Some questions I have (in no particular order, but I figured the numbers could help to reference resp. question):

(1) I am not so sure about the deletion of the node-agent (pretty much what @fruttasecca mentioned in #1048 (comment)):

  • We need to keep deletion as otherwise all nodes in the cluster would slowly start to get a full disk due to the images.
  • Pre-pulling seems like a good idea still (to me) given that otherwise the init container would have to do the pulling, meaning that (from a UX standpoint) the user has to wait longer for e.g. a session to start.
  • "One image of the node agent for every container runtime?" (from Support containerd as the container runtime #1048 (comment) by @fruttasecca) -> I think we could use environment variables as well here (just like it is done for the orchest-api) that are added by the orchest-controller.

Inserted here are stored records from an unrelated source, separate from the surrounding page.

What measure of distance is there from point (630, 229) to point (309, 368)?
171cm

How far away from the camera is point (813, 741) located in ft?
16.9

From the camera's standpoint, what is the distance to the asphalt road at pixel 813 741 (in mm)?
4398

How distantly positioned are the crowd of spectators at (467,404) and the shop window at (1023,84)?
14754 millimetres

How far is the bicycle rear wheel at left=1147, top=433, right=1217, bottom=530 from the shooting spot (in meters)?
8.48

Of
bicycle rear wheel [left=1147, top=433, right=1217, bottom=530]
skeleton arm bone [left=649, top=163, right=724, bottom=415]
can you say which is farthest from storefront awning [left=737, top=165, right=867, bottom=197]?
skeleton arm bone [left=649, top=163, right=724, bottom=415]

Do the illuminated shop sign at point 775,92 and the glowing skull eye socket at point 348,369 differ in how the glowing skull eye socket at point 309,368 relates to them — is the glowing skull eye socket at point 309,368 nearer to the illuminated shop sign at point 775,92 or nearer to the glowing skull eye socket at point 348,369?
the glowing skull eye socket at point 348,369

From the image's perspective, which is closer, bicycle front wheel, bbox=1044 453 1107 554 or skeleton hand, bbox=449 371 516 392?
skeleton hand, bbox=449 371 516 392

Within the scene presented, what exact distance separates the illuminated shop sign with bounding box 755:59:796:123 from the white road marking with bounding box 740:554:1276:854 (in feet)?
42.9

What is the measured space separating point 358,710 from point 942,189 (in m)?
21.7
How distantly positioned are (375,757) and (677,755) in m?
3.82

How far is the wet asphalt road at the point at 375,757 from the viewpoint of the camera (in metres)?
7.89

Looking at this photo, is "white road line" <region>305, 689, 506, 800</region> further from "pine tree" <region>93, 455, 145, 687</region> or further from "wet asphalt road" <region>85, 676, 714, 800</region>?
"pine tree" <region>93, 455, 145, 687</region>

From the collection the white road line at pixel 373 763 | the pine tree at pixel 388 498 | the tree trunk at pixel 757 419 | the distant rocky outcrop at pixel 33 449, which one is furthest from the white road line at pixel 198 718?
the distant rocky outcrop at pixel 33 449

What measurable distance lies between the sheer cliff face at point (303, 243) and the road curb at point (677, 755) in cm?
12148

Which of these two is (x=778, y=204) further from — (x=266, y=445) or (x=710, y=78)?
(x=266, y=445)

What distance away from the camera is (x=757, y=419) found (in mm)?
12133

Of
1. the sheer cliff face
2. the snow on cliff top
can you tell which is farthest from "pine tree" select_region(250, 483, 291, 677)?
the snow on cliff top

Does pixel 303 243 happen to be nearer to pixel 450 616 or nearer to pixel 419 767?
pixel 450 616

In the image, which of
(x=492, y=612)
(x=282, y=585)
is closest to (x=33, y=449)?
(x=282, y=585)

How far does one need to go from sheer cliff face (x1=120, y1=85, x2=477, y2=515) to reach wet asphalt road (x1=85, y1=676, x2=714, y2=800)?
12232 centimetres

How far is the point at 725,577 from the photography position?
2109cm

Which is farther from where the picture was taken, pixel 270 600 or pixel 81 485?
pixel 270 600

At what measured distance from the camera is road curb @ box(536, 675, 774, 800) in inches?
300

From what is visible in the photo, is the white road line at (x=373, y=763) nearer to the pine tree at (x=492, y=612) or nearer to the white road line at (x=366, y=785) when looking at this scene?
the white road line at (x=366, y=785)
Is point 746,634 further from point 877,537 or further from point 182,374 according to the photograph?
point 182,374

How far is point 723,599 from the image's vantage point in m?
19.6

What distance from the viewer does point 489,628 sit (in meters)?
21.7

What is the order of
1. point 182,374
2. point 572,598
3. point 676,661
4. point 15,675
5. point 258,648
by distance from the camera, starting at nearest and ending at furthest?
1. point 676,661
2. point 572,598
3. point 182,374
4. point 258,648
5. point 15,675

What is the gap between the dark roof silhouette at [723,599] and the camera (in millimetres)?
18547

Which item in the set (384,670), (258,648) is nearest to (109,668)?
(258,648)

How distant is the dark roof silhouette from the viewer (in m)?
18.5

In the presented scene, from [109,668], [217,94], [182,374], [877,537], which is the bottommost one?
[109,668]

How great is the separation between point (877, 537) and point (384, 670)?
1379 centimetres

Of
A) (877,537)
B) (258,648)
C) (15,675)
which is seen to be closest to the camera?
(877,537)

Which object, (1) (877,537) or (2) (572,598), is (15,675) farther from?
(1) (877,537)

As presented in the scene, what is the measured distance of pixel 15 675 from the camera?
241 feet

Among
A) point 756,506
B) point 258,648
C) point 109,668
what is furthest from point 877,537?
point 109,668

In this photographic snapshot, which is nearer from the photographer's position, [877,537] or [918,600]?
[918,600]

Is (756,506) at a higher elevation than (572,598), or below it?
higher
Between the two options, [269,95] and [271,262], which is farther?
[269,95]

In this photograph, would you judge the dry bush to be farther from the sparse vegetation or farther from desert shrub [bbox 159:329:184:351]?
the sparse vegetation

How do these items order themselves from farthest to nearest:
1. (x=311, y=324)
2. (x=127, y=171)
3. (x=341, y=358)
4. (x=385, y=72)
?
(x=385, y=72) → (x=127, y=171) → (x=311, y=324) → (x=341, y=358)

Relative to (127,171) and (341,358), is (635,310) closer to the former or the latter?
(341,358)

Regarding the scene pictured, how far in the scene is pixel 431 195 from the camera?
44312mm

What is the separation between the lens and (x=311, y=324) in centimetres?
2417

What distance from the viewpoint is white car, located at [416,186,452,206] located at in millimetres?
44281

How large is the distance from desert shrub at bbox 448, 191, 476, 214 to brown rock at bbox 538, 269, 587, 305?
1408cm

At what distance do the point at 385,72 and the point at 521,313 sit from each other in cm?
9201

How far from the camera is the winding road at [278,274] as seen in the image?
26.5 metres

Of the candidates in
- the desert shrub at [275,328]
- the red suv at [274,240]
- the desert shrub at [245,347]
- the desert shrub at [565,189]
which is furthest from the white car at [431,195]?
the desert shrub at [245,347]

I would rather have one bigger node-agent image that works for both container runtimes instead of having one for each. Given that it has a Python base, I don't think there is much gain anyways (in a relative sense).

(2) @nhaghighat You said in #1048 (comment) that you tested microk8s. Did it work out of the box or did you have to use the newly added --socket-path CLI option? In case it did not work by default then I think we should add a section to the docs that explains how to run Orchest on microk8s.

(3) The newly added docker-cli and containerd-cli need to be pushed to DockerHub on release. So they need to be added to the correct .github/workflow/... file.

(4) As mentioned in #1048 (comment), we might want to change the path from services/tools/... to tools/.... I don't really see the docker-cli/containerd-cli containers as services (at least not in the same way as the orchest-api etc.)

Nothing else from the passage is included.